[What is expected]:
Copy out each line of the material exactly. Pictures do not belong in the copy.

[The input]:
====

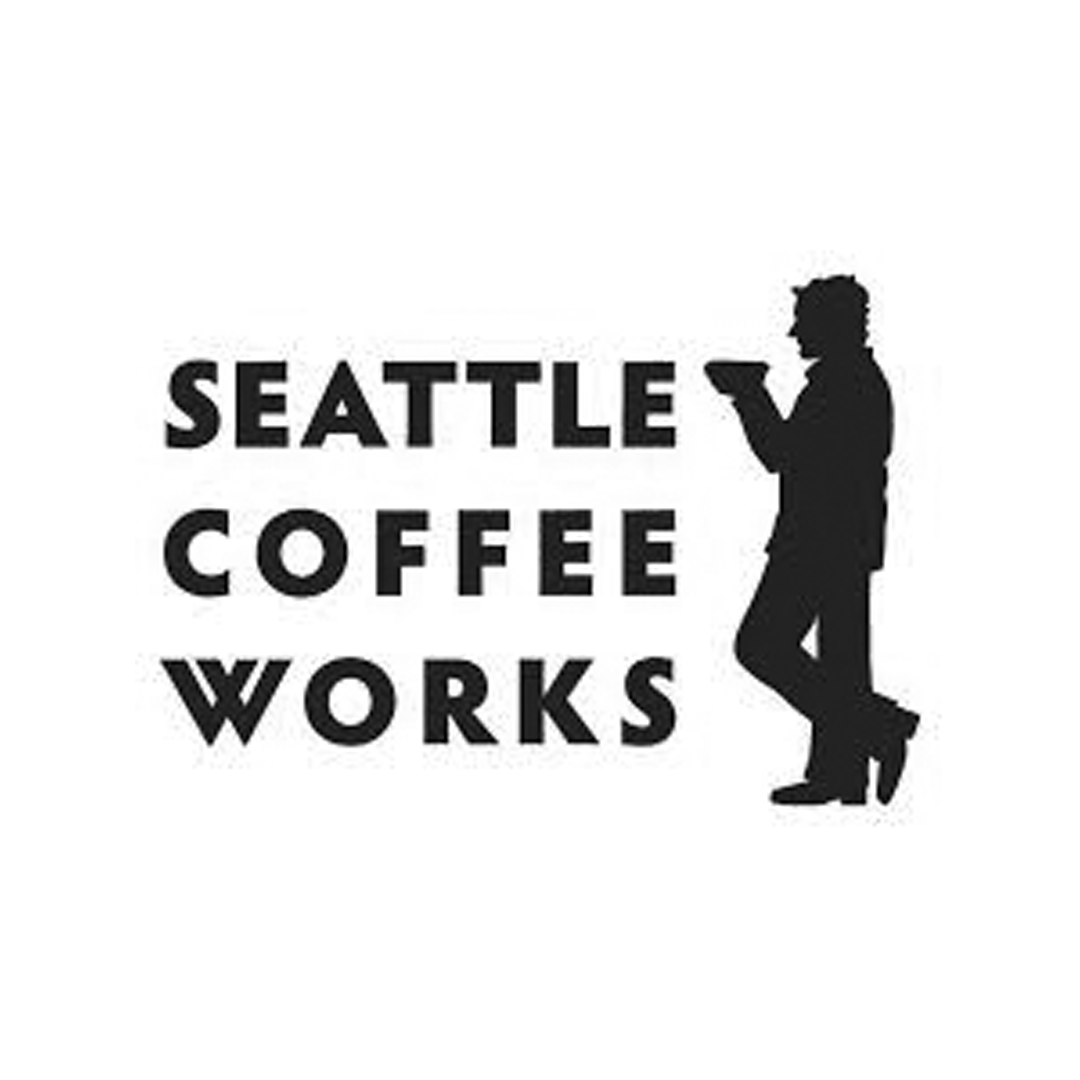 Cap-Hill-Coffe-Works.png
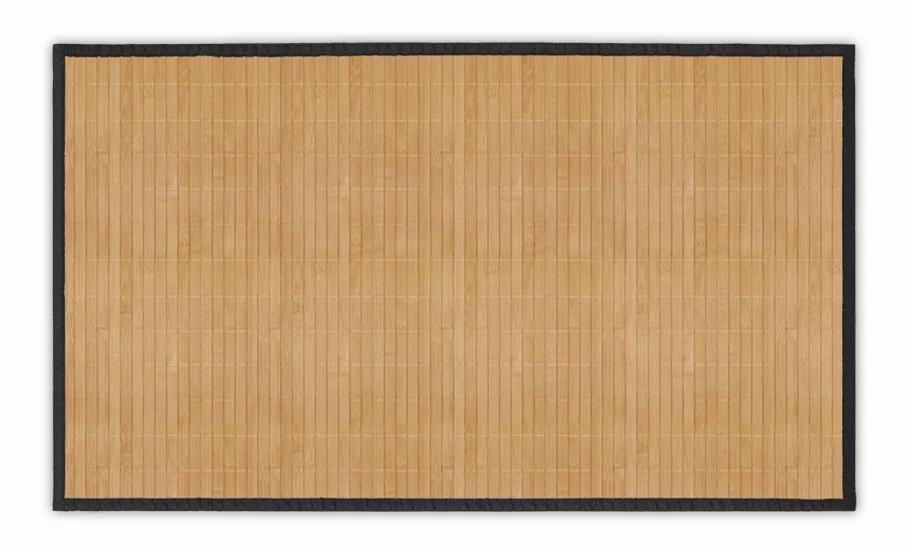 Plain - Bamboo Mat - Natural bamboo without any print
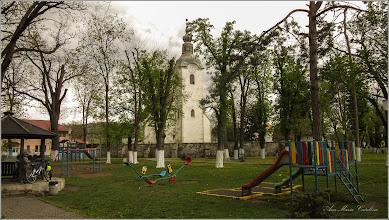 Photo: Turda - Piata Basarabiei, Nr. 12 - Biserica Reformata   - 2019.04.18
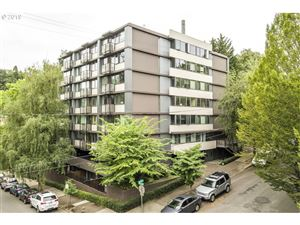 Photo of 2020 SW MAIN ST 405 #405, Portland, OR 97205 (MLS # 19530269)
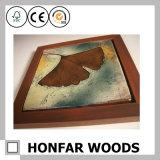Cadre de tableau classique en bois solide de Brown pour la décoration européenne d'hôtel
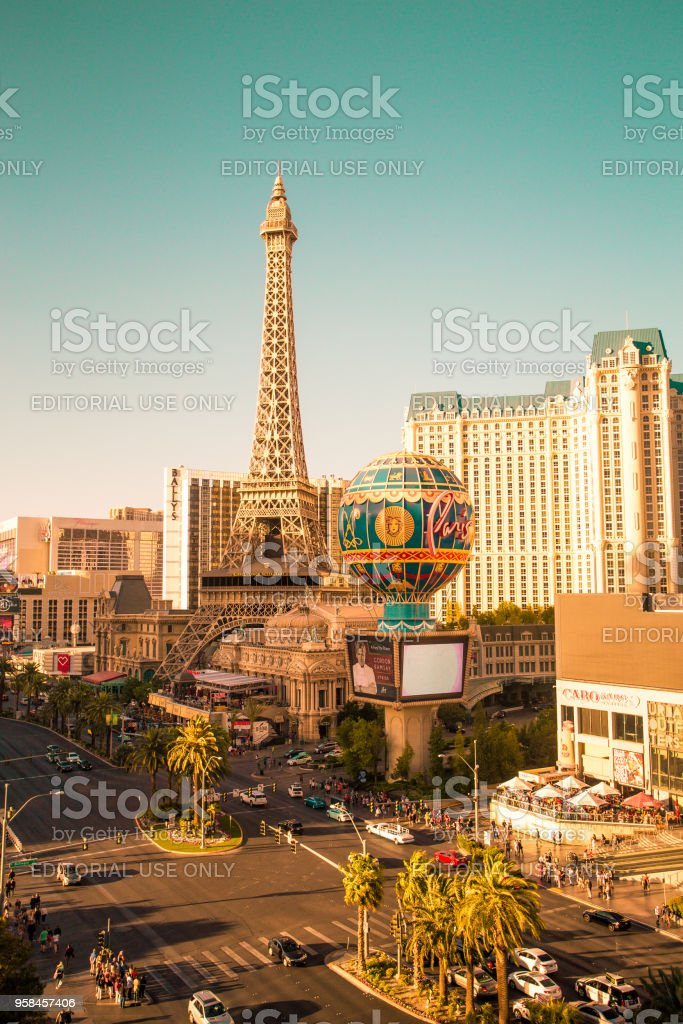 Sunny Vegas stock photo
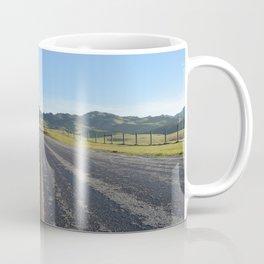 CA Road Coffee Mug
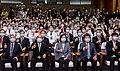 2020. 09.27 總統出席「武漢肺炎防疫紀錄片首映暨防疫獎章授獎典禮」 (50388755361).jpg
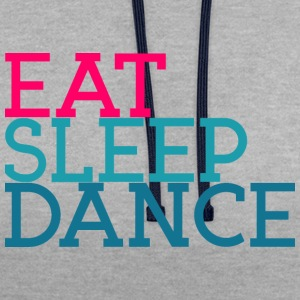 Eat Sleep Dancing - Contrast Colour Hoodie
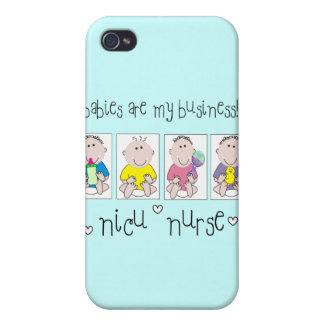 """NICU NURSE Gifts """"Babies Are My Business"""" iPhone 4/4S Cases"""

====

[Exercise solution]:
 Cap-Hill-Coffe-Works.png
 Plain - Bamboo Mat - Natural bamboo without any print
 Photo: Turda - Piata Basarabiei, Nr. 12 - Biserica Reformata   - 2019.04.18
 Photo of 2020 SW MAIN ST 405 #405, Portland, OR 97205 (MLS # 19530269)
Cadre de tableau classique en bois solide de Brown pour la décoration européenne d'hôtel
 Sunny Vegas stock photo
 CA Road Coffee Mug
 2020. 09.27 總統出席「武漢肺炎防疫紀錄片首映暨防疫獎章授獎典禮」 (50388755361).jpg
 Eat Sleep Dancing - Contrast Colour Hoodie
 """NICU NURSE Gifts """"Babies Are My Business"""" iPhone 4/4S Cases"""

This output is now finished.